Study finds mobile applications requesting more permission than required

It is a well known malaise. Just as we don’t habitually read the fine print before signing up for a web service, there is general laxity while approving permissions for mobile applications (Apps) before downloading them on our smartphones and tablets.

A recent survey by Juniper Networks’ Mobile Threat Center, which analysed over 1.7 million Apps on Google Play market from March 2011 to September 2012, has shown that often several Apps request for permissions that are not central to what service they provide. This seems to come at the risk of privacy of those who download the Apps.

Writing about the findings, Juniper Networks chief security evangelist Dan Hoffman mentions in a blog post: “We found a significant number of applications contain permissions and capabilities that could expose sensitive data or access device functionality that it might not need.
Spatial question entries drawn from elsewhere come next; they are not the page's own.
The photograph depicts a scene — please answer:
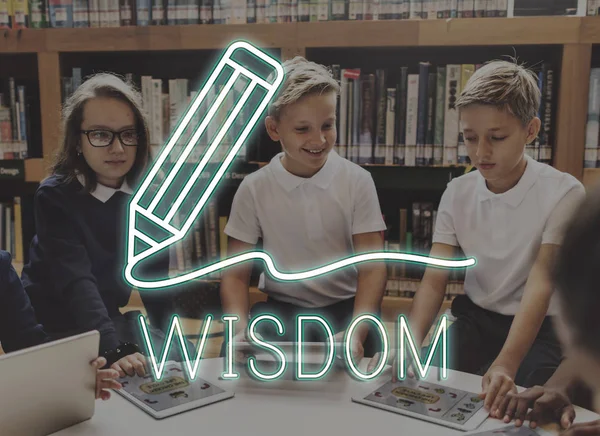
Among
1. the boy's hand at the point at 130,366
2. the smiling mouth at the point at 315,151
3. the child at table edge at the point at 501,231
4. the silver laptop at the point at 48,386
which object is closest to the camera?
the silver laptop at the point at 48,386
We also determined these apps had permission to access the Internet, which could provide a means for exposed data to be transmitted from the device. Of particular interest, free applications were much more likely to access personal information than paid applications.”
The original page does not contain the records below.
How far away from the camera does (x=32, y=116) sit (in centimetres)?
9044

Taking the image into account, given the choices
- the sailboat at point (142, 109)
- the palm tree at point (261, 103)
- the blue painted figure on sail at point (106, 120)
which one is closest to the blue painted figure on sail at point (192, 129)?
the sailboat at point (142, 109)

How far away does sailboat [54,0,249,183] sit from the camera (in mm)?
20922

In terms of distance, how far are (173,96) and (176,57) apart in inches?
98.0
The contrast between paid and free Apps gets so strong that it makes on what exactly is the “cost” of such free Apps. According to the summary of the findings, free Apps are 401 per cent more likely to track locations than paid Apps and 314 per cent more likely to access one’s address books to acquire contact details. This problem is not restricting to merely unknown free Apps but also sometimes applies to very popular Apps. The Wall Street Journal has in the past exposed how some important popular services of the likes of Pandora, TextPlus4 or Path, have been caught exposing private information of App users to third-party sites.
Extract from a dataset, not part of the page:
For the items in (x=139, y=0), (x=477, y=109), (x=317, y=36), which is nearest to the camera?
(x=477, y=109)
Mobile Apps have increasingly become the de facto way users connect to the Internet and share details. Research firm Gartner predicts that the number of mobile apps downloaded will double to 45 billion this year, and their capabilities are only getting smarter.

Juniper Networks’ study also sounds a warning that the data being collected by some of the Apps might be getting to unknown destinations. “When looking at the disparity between free versus paid apps, there is a common industry assumption that free apps collect information in order to serve ads from third-party ad networks. While this is true in some cases, Juniper examined 6,83,238 application manifests and found the percentage of apps with the top five ad networks is much less than the total number tracking location [24.14 per cent].”

“This leads us to believe there are several apps collecting information for reasons less apparent than advertising.”